**Source:**

[PATCH] nvme-rdma: Remove timeout for getting RDMA-CM established event

Mon May 16 15:28:53 PDT 2022

On 5/15/22 08:04, Israel Rukshin wrote:
> In case many controllers start error recovery at the same time (i.e.,
> when port is down and up), they may never succeed to reconnect again.
> This is because the target can't handle all the connect requests at
> three seconds (the arbitrary value set today). Even if some of the
> connections are established, when a single queue fails to connect,
> all the controller's queues are destroyed as well. So, on the
> following reconnection attempts the number of connect requests may
> remain the same. To fix this, remove the timeout and wait for RDMA-CM
> event to abort/complete the connect request. RDMA-CM sends unreachable
> event when a timeout of ~90 seconds is expired. This approach is used
> at other RDMA-CM users like SRP and iSER at blocking mode. The commit
> also renames NVME_RDMA_CONNECT_TIMEOUT_MS to NVME_RDMA_CM_TIMEOUT_MS.
> 
> Signed-off-by: Israel Rukshin <israelr at nvidia.com>
> Reviewed-by: Max Gurtovoy <mgurtovoy at nvidia.com>
> ---

Based on the complexity of components are involved in this, please write
a blktests for rdma transport to make sure this gets tested on each
release.

-ck

**Directions:**
#1 Answer each question from the patch message above.
(a) How long is the arbitrary timeout that the patch says is set today?
(b) After roughly how long does RDMA-CM send the unreachable event?
(c) What does the reply ask to be written for the rdma transport?
#2 Transcribe the part of the patch message above from "[PATCH] nvme-rdma: Remove" up to and including "to reconnect again.".

**Listed records:**
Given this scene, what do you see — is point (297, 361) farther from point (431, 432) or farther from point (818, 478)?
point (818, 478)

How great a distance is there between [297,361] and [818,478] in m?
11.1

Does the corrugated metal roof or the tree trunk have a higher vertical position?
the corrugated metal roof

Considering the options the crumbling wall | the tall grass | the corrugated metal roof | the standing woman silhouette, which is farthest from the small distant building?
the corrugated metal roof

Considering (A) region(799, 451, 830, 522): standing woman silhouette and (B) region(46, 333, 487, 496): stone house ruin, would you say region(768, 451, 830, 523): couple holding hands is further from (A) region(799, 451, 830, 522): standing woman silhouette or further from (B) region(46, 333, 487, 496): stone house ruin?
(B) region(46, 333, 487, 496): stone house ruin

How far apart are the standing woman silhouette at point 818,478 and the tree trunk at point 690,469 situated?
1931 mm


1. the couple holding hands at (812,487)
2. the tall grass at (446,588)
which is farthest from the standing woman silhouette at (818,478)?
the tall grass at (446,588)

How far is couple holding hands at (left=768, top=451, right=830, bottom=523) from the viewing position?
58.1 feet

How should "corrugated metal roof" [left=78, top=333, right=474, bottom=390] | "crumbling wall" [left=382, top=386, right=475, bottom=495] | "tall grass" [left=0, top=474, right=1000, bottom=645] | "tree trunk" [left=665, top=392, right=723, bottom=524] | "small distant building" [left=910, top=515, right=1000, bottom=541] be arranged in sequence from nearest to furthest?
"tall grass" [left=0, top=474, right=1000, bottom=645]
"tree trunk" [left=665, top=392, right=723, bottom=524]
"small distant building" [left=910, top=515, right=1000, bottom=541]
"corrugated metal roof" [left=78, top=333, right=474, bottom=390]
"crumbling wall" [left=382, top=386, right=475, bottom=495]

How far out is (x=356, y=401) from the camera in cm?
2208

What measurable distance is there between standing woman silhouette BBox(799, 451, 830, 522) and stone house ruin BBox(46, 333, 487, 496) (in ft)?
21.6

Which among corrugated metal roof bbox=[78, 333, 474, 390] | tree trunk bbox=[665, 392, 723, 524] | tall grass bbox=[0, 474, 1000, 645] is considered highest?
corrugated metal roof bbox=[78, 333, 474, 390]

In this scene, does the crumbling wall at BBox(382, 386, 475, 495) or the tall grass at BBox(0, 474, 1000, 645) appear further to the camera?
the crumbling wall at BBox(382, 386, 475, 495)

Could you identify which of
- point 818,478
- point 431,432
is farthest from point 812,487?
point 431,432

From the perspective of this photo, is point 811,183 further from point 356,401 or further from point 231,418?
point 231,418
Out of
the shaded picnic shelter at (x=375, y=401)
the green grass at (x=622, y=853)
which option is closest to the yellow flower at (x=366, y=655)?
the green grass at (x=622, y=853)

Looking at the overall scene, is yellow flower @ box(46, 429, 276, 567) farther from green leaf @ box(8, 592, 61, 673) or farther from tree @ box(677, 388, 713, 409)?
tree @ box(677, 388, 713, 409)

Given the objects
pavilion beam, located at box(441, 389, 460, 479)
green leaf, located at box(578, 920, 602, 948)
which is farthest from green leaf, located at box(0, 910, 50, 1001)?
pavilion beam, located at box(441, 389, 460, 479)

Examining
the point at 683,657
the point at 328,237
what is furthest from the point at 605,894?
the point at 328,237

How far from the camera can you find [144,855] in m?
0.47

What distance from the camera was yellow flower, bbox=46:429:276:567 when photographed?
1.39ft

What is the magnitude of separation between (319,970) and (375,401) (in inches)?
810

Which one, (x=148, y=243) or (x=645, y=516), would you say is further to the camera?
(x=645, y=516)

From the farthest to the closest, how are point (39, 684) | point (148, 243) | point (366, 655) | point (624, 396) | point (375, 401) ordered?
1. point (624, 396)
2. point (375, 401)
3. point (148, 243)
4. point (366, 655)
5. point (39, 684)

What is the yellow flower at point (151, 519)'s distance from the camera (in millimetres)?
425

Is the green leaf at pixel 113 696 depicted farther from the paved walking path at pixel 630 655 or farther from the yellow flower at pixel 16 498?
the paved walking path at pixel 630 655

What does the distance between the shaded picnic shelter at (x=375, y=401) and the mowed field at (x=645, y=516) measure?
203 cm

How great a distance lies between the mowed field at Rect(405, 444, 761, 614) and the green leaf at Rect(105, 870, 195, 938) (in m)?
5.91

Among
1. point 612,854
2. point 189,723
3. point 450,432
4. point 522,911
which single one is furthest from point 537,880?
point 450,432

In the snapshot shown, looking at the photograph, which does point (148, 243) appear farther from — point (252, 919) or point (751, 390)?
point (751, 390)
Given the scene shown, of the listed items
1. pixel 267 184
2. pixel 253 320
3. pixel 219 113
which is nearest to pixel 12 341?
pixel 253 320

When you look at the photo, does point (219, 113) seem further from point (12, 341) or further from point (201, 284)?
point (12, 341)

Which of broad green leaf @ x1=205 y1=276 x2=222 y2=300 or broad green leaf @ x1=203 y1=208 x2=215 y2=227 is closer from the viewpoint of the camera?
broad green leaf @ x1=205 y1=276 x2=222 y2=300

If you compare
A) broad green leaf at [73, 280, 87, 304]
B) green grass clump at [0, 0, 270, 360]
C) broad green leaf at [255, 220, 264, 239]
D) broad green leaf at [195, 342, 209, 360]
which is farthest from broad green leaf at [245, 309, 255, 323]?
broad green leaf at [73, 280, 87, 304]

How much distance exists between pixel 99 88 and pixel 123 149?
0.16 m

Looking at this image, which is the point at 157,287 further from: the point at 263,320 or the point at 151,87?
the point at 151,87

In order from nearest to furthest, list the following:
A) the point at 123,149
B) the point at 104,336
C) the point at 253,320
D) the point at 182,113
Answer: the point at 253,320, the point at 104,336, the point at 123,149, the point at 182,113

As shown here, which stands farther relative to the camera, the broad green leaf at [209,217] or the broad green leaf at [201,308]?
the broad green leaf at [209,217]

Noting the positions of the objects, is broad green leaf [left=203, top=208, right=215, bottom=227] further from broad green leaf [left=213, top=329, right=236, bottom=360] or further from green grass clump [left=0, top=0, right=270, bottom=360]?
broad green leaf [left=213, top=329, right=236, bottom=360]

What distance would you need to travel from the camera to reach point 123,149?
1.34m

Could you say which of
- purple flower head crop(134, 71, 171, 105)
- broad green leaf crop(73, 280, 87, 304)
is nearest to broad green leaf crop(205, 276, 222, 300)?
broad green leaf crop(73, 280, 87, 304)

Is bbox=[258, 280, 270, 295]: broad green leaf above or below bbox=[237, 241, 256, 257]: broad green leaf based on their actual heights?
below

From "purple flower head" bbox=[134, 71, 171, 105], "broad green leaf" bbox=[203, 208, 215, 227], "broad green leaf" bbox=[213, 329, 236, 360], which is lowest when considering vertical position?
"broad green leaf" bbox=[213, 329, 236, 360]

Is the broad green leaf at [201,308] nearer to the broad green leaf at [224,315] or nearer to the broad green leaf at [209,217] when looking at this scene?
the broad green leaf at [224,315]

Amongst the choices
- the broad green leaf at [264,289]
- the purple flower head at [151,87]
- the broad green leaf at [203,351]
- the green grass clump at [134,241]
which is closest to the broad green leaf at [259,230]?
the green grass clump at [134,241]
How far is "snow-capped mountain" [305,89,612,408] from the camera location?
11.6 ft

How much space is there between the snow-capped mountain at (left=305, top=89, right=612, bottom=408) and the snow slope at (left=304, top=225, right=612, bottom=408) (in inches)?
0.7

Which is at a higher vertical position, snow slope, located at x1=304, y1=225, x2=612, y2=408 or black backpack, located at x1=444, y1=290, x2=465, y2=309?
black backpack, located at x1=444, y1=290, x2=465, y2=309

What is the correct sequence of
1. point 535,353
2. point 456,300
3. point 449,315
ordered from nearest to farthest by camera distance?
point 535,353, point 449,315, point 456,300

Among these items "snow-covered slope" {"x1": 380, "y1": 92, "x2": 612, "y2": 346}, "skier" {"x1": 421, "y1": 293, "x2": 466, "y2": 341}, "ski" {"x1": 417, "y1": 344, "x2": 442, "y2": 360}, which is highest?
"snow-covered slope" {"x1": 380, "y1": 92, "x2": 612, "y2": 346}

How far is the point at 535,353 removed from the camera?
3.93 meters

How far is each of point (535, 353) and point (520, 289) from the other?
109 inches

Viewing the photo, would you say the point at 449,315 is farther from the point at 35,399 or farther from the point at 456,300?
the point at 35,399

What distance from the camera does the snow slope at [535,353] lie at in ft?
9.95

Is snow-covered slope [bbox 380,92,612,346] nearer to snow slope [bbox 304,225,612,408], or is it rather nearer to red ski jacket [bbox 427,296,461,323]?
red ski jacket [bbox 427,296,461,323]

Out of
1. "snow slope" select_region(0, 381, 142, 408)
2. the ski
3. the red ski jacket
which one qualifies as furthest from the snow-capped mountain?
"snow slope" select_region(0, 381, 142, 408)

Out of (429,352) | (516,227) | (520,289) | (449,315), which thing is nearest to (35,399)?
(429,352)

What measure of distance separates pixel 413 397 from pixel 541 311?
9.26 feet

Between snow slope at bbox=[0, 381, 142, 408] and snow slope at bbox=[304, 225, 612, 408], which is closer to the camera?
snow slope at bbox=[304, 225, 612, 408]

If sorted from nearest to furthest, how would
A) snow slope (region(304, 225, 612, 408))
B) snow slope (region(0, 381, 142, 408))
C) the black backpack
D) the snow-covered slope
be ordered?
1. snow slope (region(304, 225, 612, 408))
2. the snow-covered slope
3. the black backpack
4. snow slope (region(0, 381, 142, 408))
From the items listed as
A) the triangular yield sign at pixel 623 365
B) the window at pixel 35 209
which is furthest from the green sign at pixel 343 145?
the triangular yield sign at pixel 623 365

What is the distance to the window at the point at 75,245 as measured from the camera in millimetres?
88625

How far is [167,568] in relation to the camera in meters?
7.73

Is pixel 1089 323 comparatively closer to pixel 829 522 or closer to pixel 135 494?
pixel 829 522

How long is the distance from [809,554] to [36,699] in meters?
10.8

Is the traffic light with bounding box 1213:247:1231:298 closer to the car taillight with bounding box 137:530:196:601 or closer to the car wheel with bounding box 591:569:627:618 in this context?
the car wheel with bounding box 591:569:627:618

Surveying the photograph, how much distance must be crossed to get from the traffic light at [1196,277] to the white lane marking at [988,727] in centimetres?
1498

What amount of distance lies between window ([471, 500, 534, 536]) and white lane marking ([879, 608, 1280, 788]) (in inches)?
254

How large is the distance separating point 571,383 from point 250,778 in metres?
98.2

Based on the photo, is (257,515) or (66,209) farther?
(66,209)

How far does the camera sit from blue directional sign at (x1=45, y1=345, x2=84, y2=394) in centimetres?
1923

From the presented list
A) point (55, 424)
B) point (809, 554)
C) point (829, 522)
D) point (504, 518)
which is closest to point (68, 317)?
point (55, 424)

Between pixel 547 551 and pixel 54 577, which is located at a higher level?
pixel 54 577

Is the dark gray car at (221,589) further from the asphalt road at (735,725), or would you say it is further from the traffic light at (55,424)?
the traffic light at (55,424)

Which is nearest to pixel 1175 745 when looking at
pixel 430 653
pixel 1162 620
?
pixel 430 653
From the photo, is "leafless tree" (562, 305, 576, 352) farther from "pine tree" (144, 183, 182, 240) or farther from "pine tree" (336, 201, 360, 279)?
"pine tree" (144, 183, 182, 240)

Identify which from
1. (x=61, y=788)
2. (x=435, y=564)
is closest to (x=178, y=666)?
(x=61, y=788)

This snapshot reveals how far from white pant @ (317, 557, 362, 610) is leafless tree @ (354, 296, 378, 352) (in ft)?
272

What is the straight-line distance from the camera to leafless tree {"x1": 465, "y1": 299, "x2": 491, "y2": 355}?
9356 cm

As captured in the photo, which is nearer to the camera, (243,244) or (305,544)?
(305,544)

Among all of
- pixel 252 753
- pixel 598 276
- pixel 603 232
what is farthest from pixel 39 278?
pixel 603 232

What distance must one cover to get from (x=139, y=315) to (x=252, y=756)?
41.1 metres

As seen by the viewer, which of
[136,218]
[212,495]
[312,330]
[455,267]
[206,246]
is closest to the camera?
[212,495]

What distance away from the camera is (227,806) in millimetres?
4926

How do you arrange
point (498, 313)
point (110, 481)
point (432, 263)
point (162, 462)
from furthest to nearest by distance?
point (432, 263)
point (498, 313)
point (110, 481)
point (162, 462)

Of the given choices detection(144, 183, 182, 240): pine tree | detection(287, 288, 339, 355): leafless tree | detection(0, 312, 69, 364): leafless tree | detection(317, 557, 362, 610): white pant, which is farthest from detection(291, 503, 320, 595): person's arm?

**The answers:**
#1
(a) Three seconds.
(b) About 90 seconds.
(c) A blktests for the rdma transport, so that the change gets tested on each release.

#2
[PATCH] nvme-rdma: Remove timeout for getting RDMA-CM established event

Mon May 16 15:28:53 PDT 2022

On 5/15/22 08:04, Israel Rukshin wrote:
> In case many controllers start error recovery at the same time (i.e.,
> when port is down and up), they may never succeed to reconnect again.